- **Records for processing**:
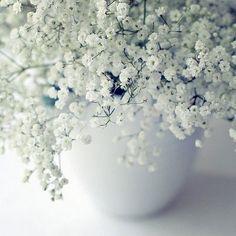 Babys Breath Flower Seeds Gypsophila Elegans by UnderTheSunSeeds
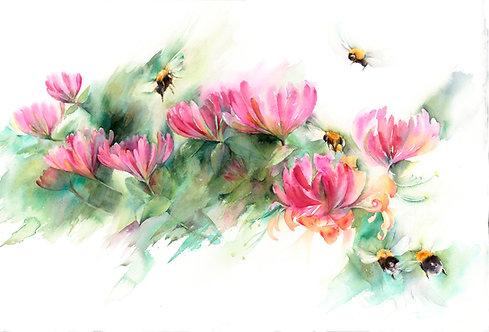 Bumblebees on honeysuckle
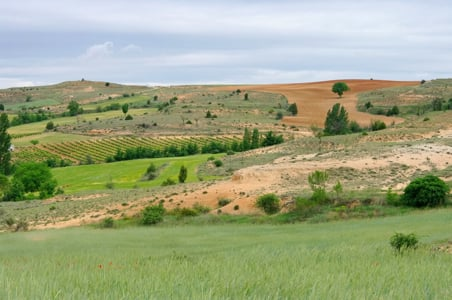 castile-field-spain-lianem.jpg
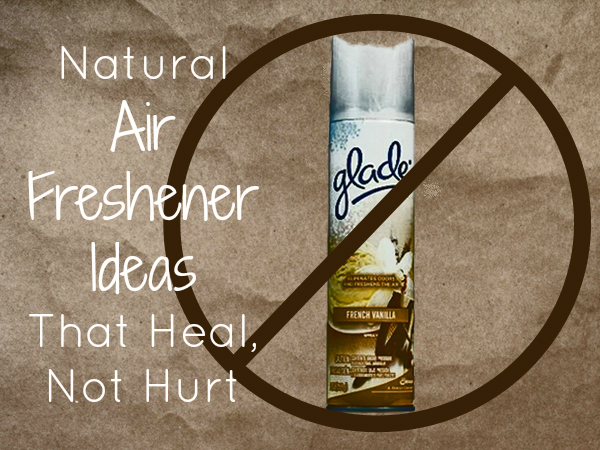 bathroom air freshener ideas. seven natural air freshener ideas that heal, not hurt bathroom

...

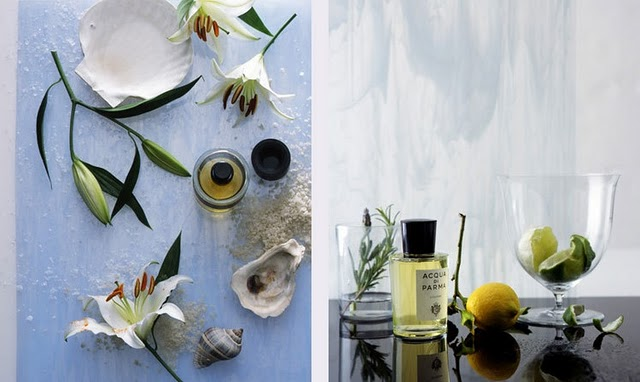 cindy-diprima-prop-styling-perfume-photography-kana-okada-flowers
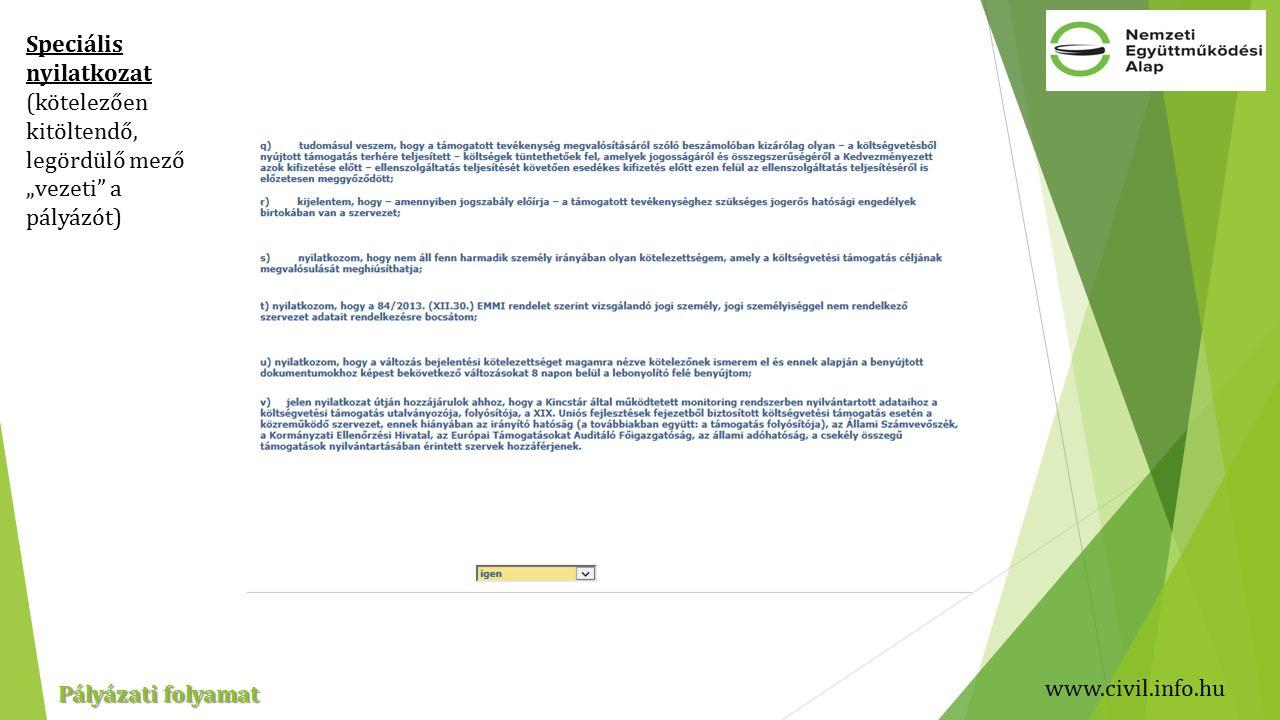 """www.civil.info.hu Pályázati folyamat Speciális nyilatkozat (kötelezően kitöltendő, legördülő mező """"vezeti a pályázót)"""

- **Task instructions**: The answer must be the lines above from the one containing "castile-field-spain-lianem.jpg" through the one containing "bathroom air freshener", reproduced exactly, with no pictures and nothing else.

- **Your solution**:
 castile-field-spain-lianem.jpg
 bathroom air freshener ideas. seven natural air freshener ideas that heal, not hurt bathroom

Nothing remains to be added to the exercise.